Re: reliability,performance ?

From: Jan Harkes <>
Date: Wed, 30 Aug 2006 10:35:39 -0400
On Wed, Aug 30, 2006 at 10:06:11AM +0200, wrote:
>  * 2 GB file-limit on linux. I've read that there is a patch for windows,
> but the question is how long before a stable patch wil be merged with the
> linux-code?

It is not a separate patch, it is already part of the Windows release.

Bigfile support is interesting, it added absolutely no changes to venus.
As far as Coda is concerned it is still doing it's normal whole file
caching thing, it just has to deal with a bunch of smaller files.

The kernel module then transparently merges these files together into a
single large image and presents it to the application as if it were
single multi-GB file. It triggers prefetching on uncached chunks that
follow the one the application is currently reading.

A Linux implementation most likely wouldn't end up in the Coda kernel
module, but could take the form of a preloaded library that intercepts
some syscalls. Alternatively it could be a modification to the loopback
device driver, something based on the device-mapper, or using Fuse.
There are other filesystems don't have large file support.

>  * The faulty re-integration you mentionned that happens from time to time
> it seems. This is a bad one or can it be detected and solved manually (at
> least it is detected and solvable then). I read about a coda-rewrite, is
> this already done in coda 6.x?

It is pretty bad, but really unusual. I have about 3 clients running in
write-disconnected mode for at least the past year and it hasn't
happened to any of them. But a week or two ago it hit one of the
graduated students from our group who was trying to use Coda over a
trans-pacific connection that has very variable bandwidth and latency.
Not sure if the bad connectivity is somehow related.

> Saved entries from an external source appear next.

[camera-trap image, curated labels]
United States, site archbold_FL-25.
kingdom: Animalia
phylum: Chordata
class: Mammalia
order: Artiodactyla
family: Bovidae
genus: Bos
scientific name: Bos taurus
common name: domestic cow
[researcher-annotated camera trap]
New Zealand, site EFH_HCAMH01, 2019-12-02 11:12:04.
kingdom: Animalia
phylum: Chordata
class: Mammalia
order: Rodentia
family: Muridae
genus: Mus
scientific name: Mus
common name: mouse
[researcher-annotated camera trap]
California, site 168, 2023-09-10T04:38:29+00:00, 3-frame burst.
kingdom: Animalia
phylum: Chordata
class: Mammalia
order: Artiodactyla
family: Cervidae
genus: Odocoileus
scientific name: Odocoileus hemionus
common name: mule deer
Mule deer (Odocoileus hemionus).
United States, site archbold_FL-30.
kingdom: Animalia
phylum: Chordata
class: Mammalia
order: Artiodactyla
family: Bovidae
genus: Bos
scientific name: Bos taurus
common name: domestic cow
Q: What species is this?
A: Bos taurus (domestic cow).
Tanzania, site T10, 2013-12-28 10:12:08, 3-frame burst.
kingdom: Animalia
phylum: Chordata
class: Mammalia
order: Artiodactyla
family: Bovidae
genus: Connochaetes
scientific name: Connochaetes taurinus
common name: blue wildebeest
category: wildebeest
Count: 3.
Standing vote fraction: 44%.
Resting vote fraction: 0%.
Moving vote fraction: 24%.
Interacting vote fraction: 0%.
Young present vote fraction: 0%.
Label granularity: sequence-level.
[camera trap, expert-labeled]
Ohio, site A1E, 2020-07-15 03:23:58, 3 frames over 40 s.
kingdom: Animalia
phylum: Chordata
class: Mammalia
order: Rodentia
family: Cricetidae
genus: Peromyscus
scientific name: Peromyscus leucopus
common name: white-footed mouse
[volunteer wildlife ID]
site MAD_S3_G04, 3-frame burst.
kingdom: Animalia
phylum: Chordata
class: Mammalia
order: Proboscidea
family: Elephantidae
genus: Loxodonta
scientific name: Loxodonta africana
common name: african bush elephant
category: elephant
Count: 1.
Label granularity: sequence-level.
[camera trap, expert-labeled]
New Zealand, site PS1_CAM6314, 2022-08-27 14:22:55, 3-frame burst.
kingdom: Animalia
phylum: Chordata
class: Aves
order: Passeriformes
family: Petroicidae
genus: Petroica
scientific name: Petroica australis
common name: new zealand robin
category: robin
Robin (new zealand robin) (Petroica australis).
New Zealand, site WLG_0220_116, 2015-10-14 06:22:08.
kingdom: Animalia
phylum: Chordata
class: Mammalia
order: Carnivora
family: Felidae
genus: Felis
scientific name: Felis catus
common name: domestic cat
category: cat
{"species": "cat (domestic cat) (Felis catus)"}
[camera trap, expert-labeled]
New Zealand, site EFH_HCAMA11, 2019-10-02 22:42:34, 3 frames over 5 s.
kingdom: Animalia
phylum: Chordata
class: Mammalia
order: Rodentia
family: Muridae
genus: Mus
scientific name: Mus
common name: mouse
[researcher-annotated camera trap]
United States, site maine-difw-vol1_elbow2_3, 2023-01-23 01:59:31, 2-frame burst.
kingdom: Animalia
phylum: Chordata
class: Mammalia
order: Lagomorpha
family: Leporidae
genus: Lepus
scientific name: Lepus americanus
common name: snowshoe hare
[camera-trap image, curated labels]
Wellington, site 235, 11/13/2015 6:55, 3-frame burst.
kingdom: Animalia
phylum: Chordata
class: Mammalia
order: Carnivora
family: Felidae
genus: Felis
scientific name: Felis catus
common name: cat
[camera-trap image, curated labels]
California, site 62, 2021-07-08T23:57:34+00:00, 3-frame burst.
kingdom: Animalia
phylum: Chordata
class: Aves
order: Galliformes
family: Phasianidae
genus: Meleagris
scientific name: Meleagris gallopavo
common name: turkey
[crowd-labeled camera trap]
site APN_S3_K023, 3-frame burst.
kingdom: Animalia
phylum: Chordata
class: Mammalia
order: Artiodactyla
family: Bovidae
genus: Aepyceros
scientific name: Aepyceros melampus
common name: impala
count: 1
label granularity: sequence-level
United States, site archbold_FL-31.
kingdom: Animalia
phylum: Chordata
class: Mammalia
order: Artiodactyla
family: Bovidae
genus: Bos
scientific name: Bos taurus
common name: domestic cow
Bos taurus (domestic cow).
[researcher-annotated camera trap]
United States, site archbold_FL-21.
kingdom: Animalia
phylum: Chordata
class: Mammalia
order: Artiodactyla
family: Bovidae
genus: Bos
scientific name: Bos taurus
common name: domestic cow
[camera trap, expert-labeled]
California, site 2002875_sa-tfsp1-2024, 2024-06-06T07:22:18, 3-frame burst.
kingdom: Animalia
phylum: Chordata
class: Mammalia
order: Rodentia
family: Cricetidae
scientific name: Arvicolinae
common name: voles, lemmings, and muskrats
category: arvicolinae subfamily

There is no Coda rewrite except for the ongoing development where we
replace and extend existing bits and pieces. Well there was Intermezzo,
which was supposed to become 90% of Coda's functionality in 10% of the
code. But the Intermezzo developers moved on to work on Lustre. It is
kind of a pity that nobody has picked up the orphaned Intermezzo
codebase, it was an interesting approach.

> I want to add one last thing. I read that if a client is in disconnected
> mode, 2x the space of files is/can be used because of keeping a copy of
> the latest connected-version or so? Maybe I didn't get it and maybe you do
> it already, but couldn't you for example only specify the blocks (on the
> filesystem) that have changed? Maybe there are better solutions.

Yes and no, and possibly. When a file is written we keep a copy of that
write around for reintegration. This way is someone re-writes it before
a reintegration he can not 'corrupt' the version we're about to send to
the servers. If the new write completes before we started reintegration
the old version is optimized away as it would get overwritten by the new
version anyways.

We can't track block level differences when the new write starts,
because there aren't any as yet. We could possibly discard the old
version when the new write operation starts, but if the client crashes
before the new write has completed we would end up with neither version
of the file. btw. I don't think the cache accounting actually tracks
these backup copies, so Coda could use more than the configured cache
space, but shouldn't discard cached files because of the backup copies.
You would also only use 2x the space if you actually modify every single
file in your cache during a disconnection.

> ASR seems to be nice. Reintegration of subversion-repositories could maybe
> be done by using subversion-merge or so in my case.

Yes, technically the ASR could merge diverging versions of a subversion
repository as if one of the two created a branch at the point where both
started to diverge. The nice thing about version-control archives is
that you actually have complete history, which makes it possible to
discover such a branch point. Not sure how to handle clients that have a
checked out working tree from the version that used to be the trunk, but
is now moved off to a branch though. (another think I like about git,
there is no branch/trunk distinction, so clients end up not caring).